Okta SSO authentication fails - Failed secondary authentication

sk-gretar · January 29, 2024, 1:54pm

Greetings!

I’m working on setting up a Pritunl VPN with Single Sign-On using Okta. I’ve managed to set up all the SSO-related information and authentication is working fine on the web interface.
When I try authenticating to a VPN server using SSO I get a Failed to authenticate to <server> error in the client and the following error in the VPN server logs:

ERROR User open ovpn failed "Failed secondary authentication"

This error also shows up in the Pritunl host logs:

[hostname][2024-01-29 14:13:34,801][WARNING] Okta user is not assigned to application
  username    = "user@corporation.org"
  okta_app_id = "j234gkj3g24jkhgk2hg34jh"
  user_id     = "b8v9cb8c9b89cvb89cvb"

It doesn’t matter what I select as the Okta Second Factor, authenticating doesn’t trigger a push to Fastpass or a prompt for a MFA code.

The authentication seems to work fine apart from that, it correctly opens up a browser where I authenticate to Okta and it shows me a Successfully authenticated connection message when I’ve authenticated.

I can get around the error in the logs and authenticate successfully if I edit the user and check the Bypass Secondary Authentication checkbox under the advanced settings.

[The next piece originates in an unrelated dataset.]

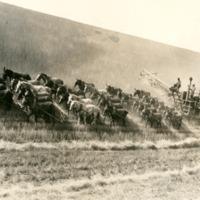 NW_Wheat_and_Wheat_Farming026.tif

I however don’t want to do that for each user.

The client is the Pritunl client on macOS 14.3.

zach · January 29, 2024, 6:04pm

This is likely from setting the incorrect Okta App ID in the top right settings. Check the Okta single sign-on documentation. The option can be left blank to disable the check. This will cause only the status of the user to be checked, this will verify the user is not disabled or deleted in Okta.

sk-gretar · January 30, 2024, 10:30am

Thanks for the quick reply, it was indeed the Okta app ID. I updated it with the correct ID and it’s working fine now!

meoptimusprime · February 21, 2024, 9:02am

I am also facing the same issue however the the option is blank in pritunl server.

zach · February 21, 2024, 4:46pm

It’s not possible to get the error Okta user is not assigned to application if the Okta App ID is empty. pritunl/pritunl/sso/okta.py at master · pritunl/pritunl · GitHub

meoptimusprime · February 26, 2024, 1:57pm

Okta App id is empty, also the user is assigned to the application in okta, once i disable secondary authentication, it works.